Nunca ocultaba nada, también a esta posible compradora le explicó, durante la visita, todos los inconvenientes que tenía la casa, pero, al mismo tiempo, prestaba siempre mucha atención a presentar los objetos que ofrecía para la venta en sus facetas más positivas. Y cuando los dueños no eran capaces de ocuparse de ello, él ayudaba un poco. Hasta ahora ninguno se había quejado por eso.
—Tiene mucho… encanto, a pesar de sus defectos. Me lo pensaré —dijo la mujer al final, y Korvensuo asintió.

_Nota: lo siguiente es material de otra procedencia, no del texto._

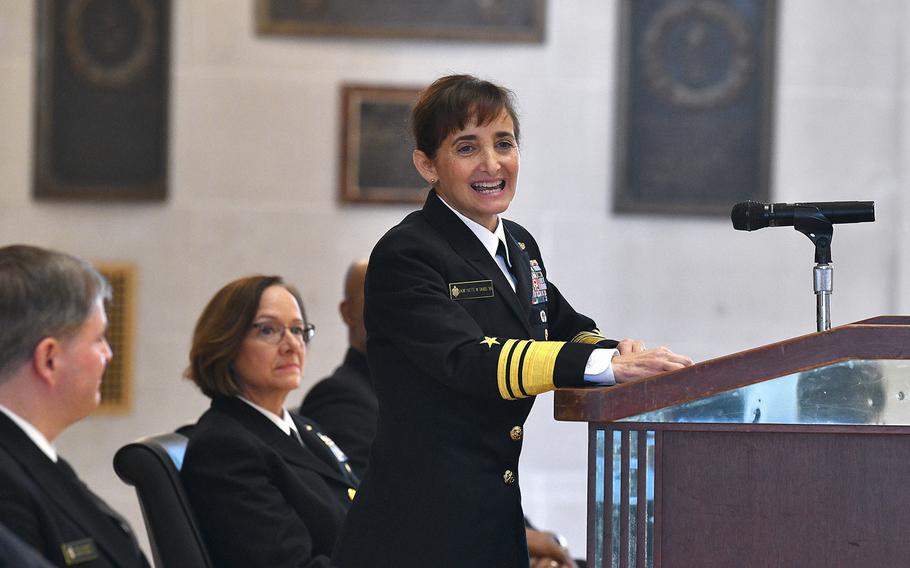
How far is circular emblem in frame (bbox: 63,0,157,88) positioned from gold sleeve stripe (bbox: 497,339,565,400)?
156 inches

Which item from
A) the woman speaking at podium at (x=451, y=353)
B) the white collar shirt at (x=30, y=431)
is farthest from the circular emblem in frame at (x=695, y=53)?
the white collar shirt at (x=30, y=431)

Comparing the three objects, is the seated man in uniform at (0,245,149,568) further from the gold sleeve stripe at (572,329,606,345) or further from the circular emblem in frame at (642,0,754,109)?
the circular emblem in frame at (642,0,754,109)

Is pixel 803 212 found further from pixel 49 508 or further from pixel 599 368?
pixel 49 508

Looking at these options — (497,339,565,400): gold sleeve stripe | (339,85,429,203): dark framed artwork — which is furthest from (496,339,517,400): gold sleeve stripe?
(339,85,429,203): dark framed artwork

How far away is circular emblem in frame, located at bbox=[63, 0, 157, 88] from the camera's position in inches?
205

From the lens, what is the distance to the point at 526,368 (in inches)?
65.2

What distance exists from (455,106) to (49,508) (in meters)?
0.87

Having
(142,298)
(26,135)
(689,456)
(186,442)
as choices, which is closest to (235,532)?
(186,442)

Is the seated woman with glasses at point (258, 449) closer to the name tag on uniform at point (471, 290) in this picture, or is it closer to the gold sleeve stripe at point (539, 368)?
the name tag on uniform at point (471, 290)

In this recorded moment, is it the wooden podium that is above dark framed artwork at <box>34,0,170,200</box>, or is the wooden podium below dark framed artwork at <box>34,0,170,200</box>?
below

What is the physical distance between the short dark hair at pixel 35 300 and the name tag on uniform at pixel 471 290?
0.58 meters

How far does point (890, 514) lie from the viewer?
138cm

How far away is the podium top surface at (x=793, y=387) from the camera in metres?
1.37

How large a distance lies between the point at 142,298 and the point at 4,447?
3501 millimetres
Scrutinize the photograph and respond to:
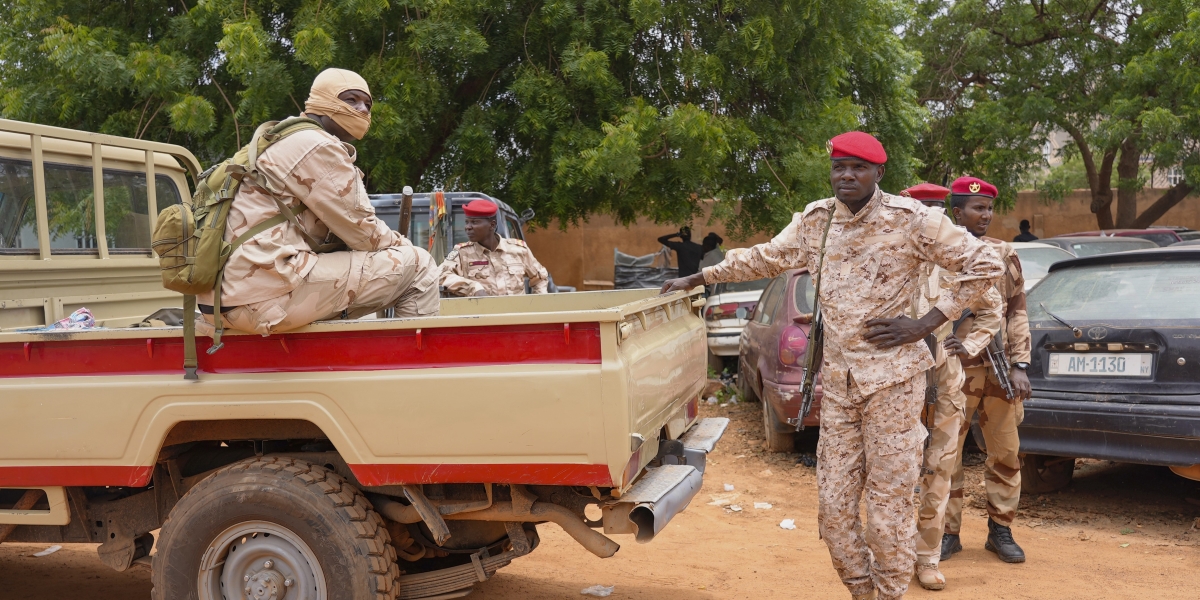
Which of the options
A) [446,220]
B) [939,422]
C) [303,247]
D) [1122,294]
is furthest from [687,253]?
[303,247]

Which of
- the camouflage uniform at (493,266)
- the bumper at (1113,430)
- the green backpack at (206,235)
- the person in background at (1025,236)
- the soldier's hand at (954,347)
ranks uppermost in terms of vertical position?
the green backpack at (206,235)

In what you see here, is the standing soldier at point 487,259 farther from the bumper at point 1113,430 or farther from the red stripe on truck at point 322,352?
the bumper at point 1113,430

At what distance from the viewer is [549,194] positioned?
10438mm

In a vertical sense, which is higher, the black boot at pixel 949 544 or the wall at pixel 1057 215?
the wall at pixel 1057 215

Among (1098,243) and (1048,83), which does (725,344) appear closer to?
(1098,243)

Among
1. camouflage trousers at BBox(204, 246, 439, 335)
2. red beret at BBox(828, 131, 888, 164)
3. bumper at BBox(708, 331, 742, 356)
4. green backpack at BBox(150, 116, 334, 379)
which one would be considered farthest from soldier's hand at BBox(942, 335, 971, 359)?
bumper at BBox(708, 331, 742, 356)

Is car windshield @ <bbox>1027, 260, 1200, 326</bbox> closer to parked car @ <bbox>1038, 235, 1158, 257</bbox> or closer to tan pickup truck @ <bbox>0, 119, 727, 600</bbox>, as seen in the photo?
tan pickup truck @ <bbox>0, 119, 727, 600</bbox>

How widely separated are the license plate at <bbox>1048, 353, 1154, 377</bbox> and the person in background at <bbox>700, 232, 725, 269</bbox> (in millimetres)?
7125

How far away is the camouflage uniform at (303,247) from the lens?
3486mm

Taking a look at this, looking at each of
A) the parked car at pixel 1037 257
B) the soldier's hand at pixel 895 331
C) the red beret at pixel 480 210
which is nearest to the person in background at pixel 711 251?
the parked car at pixel 1037 257

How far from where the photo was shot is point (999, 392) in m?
4.79

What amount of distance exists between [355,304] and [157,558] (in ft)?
3.81

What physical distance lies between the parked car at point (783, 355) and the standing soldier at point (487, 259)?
5.63 ft

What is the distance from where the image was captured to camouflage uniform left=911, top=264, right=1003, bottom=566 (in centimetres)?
456
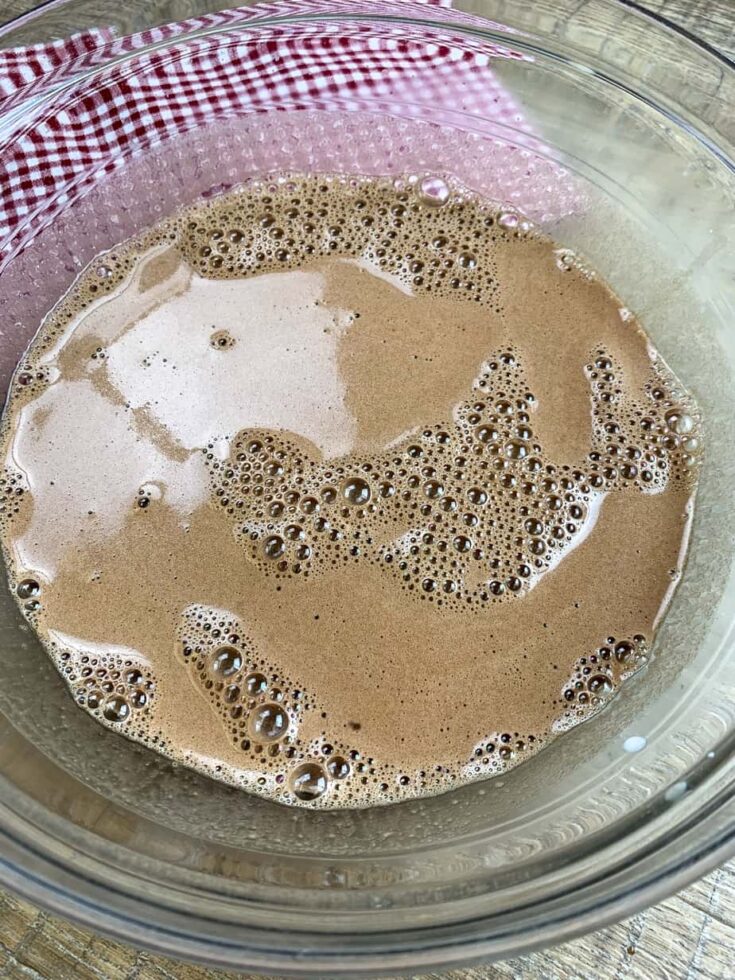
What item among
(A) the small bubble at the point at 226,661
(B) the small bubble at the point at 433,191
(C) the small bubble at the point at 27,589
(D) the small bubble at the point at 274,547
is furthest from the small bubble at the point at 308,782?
(B) the small bubble at the point at 433,191

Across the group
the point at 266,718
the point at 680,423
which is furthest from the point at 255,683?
the point at 680,423

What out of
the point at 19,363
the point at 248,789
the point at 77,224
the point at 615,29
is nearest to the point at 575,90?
the point at 615,29

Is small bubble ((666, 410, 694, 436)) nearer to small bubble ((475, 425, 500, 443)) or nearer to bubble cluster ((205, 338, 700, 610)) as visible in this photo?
bubble cluster ((205, 338, 700, 610))

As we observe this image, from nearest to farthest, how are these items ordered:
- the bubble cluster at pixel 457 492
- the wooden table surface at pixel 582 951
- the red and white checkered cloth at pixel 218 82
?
the wooden table surface at pixel 582 951
the bubble cluster at pixel 457 492
the red and white checkered cloth at pixel 218 82

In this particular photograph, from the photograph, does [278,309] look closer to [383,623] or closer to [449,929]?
[383,623]

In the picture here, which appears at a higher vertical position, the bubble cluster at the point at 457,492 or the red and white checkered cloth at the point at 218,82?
the red and white checkered cloth at the point at 218,82

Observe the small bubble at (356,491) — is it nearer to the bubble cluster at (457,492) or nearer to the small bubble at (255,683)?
the bubble cluster at (457,492)
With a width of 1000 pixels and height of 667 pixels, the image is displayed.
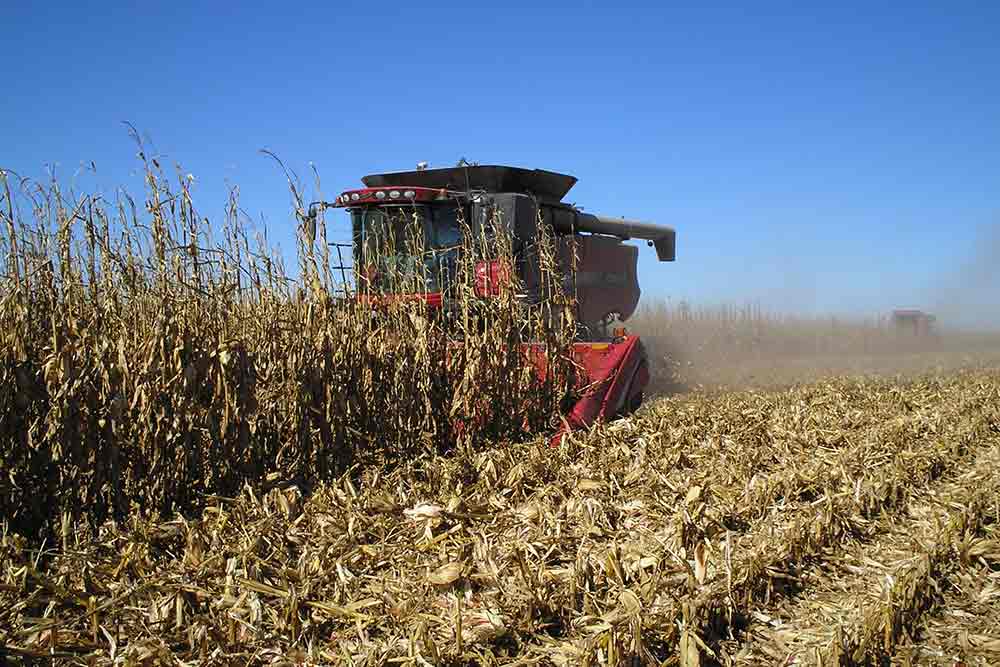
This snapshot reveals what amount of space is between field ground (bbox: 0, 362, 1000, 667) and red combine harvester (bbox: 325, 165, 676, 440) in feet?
5.54

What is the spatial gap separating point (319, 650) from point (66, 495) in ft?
6.07

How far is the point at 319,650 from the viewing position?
7.95ft

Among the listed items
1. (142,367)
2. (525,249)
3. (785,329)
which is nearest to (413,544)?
(142,367)

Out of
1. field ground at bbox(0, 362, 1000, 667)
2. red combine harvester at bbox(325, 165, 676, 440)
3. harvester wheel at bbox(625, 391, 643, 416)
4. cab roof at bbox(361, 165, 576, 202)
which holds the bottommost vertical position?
field ground at bbox(0, 362, 1000, 667)

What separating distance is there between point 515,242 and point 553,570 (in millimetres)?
4335

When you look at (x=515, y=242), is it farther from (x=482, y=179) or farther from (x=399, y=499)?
(x=399, y=499)

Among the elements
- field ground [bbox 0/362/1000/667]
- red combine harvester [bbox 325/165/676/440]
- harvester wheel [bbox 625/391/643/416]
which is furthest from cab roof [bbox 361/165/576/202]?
field ground [bbox 0/362/1000/667]

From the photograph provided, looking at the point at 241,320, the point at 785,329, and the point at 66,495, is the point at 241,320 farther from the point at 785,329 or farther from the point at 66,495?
the point at 785,329

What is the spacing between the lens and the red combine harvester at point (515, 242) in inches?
235

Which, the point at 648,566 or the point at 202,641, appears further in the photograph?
the point at 648,566

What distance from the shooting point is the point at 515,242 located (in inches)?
271

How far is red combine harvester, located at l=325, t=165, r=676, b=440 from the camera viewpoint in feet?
19.6

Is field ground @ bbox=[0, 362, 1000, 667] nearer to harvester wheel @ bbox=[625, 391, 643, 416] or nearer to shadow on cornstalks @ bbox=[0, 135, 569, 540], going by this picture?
shadow on cornstalks @ bbox=[0, 135, 569, 540]

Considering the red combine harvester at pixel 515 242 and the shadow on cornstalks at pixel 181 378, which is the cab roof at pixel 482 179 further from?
the shadow on cornstalks at pixel 181 378
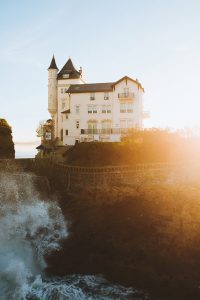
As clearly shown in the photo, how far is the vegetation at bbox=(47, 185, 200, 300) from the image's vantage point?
2478 centimetres

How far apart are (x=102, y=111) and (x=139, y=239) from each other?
3088 cm

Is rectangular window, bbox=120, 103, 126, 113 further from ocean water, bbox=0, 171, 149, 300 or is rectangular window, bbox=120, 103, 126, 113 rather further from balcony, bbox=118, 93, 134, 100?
ocean water, bbox=0, 171, 149, 300

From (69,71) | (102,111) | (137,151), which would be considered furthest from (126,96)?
(137,151)

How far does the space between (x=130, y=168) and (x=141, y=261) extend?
15.6m

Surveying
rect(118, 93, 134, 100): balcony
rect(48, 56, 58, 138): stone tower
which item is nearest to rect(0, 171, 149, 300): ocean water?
rect(118, 93, 134, 100): balcony

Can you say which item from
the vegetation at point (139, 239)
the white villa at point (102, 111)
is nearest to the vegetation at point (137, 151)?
the vegetation at point (139, 239)

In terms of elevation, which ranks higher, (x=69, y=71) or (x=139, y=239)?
(x=69, y=71)

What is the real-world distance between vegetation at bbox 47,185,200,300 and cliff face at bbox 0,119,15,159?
1507 centimetres

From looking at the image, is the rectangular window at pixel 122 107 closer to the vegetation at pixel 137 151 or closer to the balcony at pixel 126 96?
the balcony at pixel 126 96

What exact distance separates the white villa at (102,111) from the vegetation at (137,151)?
7.67 meters

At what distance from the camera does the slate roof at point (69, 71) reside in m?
62.1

Se estrecharon la mano y Korvensuo esperó hasta que la mujer se subió al coche y se puso en marcha antes de subirse al suyo. Estaba contento. Observó aún durante un rato, a la luz rojiza del atardecer, la casa que pronto encontraría un nuevo dueño.
Arrancó el coche y se puso en camino hacia el otro lado del lago, donde se hallaba su casa. Tal como había supuesto, aún disponía de un poco de tiempo antes de que se desencadenara el ruido. Los niños estarían seguramente de buen humor, porque hoy empezaban las vacaciones estivales.
Se alegró de pasar el fin de semana todos juntos, era el primero desde hacía tiempo, porque últimamente a menudo había estado de viaje. Sin embargo, en los días anteriores había logrado colocar dos pisos que, con el tiempo, habían llegado a convertirse en un peso, y se sentía ahora aliviado y decidió no entrar primero en casa y en la sauna, sino saltar directamente al lago.
Bajó del coche y se dirigió hacia el embarcadero. Se quitó la ropa, dobló todo de manera que formara un cuadrado, colocó los zapatos al lado, formando un ángulo recto, metió el reloj primero en el izquierdo y luego, al fin, en el derecho, y saltó al agua. Se dejó hundir hasta el fondo, se catapultó de vuelta a la superficie y nadó hasta aproximadamente el centro del lago.
Se daba ahora cuenta de verdad del estrés que le habían causado esos inmuebles y del gran alivio que sentía por no tener que volver a ese barrio periférico de Helsinki para mostrar esos dos pisos necesitados de reforma como quien ofrece leche agria. Había sido un error ya desde el principio hacerse cargo de esos pisos, sobre todo porque el vendedor había sugerido un precio muy poco realista, y era, además, una persona desagradable, pero Korvensuo, dada la actual situación financiera, no tenía elección. Y al final había valido la pena, había conseguido librarse de ellos gracias a un maestro de obras que pretendía reformarlos él mismo e incluso se alegraba de ello.
Nadó de nuevo hacia la orilla, se izó sobre el embarcadero y se vistió. Dentro de media hora llegarían Marjatta y los niños, y media hora después, los invitados. Johanna y Arvi Mustonen con sus dos hijas. Y Pekka, su joven colega, que le caía muy bien, hacía un buen trabajo y era callado y sano.
Iba a ser una velada agradable. Se echó al brazo la chaqueta y la corbata, tenía una camiseta en el maletero del coche. Se encontraba a sus anchas. Dio una vuelta sobre sí mismo, y luego, tras un par de segundos, se volvió a girar en la otra dirección y subió entonces la cuesta hacia el coche.